Dataset items:
□ □ □ □ □ □ □

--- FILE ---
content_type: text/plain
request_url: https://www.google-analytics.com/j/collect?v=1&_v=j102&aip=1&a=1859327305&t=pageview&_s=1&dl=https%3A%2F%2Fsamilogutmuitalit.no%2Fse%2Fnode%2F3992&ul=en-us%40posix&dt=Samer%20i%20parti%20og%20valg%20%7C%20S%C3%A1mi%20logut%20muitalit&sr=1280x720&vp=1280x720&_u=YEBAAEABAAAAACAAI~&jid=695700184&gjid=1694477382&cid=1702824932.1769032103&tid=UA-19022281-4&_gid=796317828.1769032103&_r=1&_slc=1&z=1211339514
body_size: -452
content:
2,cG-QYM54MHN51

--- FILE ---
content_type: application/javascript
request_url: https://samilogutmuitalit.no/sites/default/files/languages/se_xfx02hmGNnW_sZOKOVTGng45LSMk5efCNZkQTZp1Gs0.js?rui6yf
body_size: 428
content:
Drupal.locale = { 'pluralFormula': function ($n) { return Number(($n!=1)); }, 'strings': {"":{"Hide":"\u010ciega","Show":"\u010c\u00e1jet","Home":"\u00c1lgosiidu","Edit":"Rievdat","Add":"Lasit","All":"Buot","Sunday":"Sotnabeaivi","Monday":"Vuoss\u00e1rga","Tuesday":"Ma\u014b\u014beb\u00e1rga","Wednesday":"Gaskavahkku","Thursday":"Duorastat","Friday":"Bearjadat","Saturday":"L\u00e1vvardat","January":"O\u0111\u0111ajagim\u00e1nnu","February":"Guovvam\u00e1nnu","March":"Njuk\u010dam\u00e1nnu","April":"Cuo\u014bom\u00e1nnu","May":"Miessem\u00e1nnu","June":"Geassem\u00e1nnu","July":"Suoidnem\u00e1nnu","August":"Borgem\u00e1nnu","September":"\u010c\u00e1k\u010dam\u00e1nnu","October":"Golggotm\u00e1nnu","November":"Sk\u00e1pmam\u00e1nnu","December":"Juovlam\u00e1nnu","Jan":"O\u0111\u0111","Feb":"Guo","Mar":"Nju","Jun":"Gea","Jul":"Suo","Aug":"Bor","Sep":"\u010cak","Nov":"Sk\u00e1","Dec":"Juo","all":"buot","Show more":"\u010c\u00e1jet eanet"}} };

□ □ □ □ □ □ □

WORK ORDER
Output the records exactly.

EXPECTED ANSWER
--- FILE ---
content_type: text/plain
request_url: https://www.google-analytics.com/j/collect?v=1&_v=j102&aip=1&a=1859327305&t=pageview&_s=1&dl=https%3A%2F%2Fsamilogutmuitalit.no%2Fse%2Fnode%2F3992&ul=en-us%40posix&dt=Samer%20i%20parti%20og%20valg%20%7C%20S%C3%A1mi%20logut%20muitalit&sr=1280x720&vp=1280x720&_u=YEBAAEABAAAAACAAI~&jid=695700184&gjid=1694477382&cid=1702824932.1769032103&tid=UA-19022281-4&_gid=796317828.1769032103&_r=1&_slc=1&z=1211339514
body_size: -452
content:
2,cG-QYM54MHN51

--- FILE ---
content_type: application/javascript
request_url: https://samilogutmuitalit.no/sites/default/files/languages/se_xfx02hmGNnW_sZOKOVTGng45LSMk5efCNZkQTZp1Gs0.js?rui6yf
body_size: 428
content:
Drupal.locale = { 'pluralFormula': function ($n) { return Number(($n!=1)); }, 'strings': {"":{"Hide":"\u010ciega","Show":"\u010c\u00e1jet","Home":"\u00c1lgosiidu","Edit":"Rievdat","Add":"Lasit","All":"Buot","Sunday":"Sotnabeaivi","Monday":"Vuoss\u00e1rga","Tuesday":"Ma\u014b\u014beb\u00e1rga","Wednesday":"Gaskavahkku","Thursday":"Duorastat","Friday":"Bearjadat","Saturday":"L\u00e1vvardat","January":"O\u0111\u0111ajagim\u00e1nnu","February":"Guovvam\u00e1nnu","March":"Njuk\u010dam\u00e1nnu","April":"Cuo\u014bom\u00e1nnu","May":"Miessem\u00e1nnu","June":"Geassem\u00e1nnu","July":"Suoidnem\u00e1nnu","August":"Borgem\u00e1nnu","September":"\u010c\u00e1k\u010dam\u00e1nnu","October":"Golggotm\u00e1nnu","November":"Sk\u00e1pmam\u00e1nnu","December":"Juovlam\u00e1nnu","Jan":"O\u0111\u0111","Feb":"Guo","Mar":"Nju","Jun":"Gea","Jul":"Suo","Aug":"Bor","Sep":"\u010cak","Nov":"Sk\u00e1","Dec":"Juo","all":"buot","Show more":"\u010c\u00e1jet eanet"}} };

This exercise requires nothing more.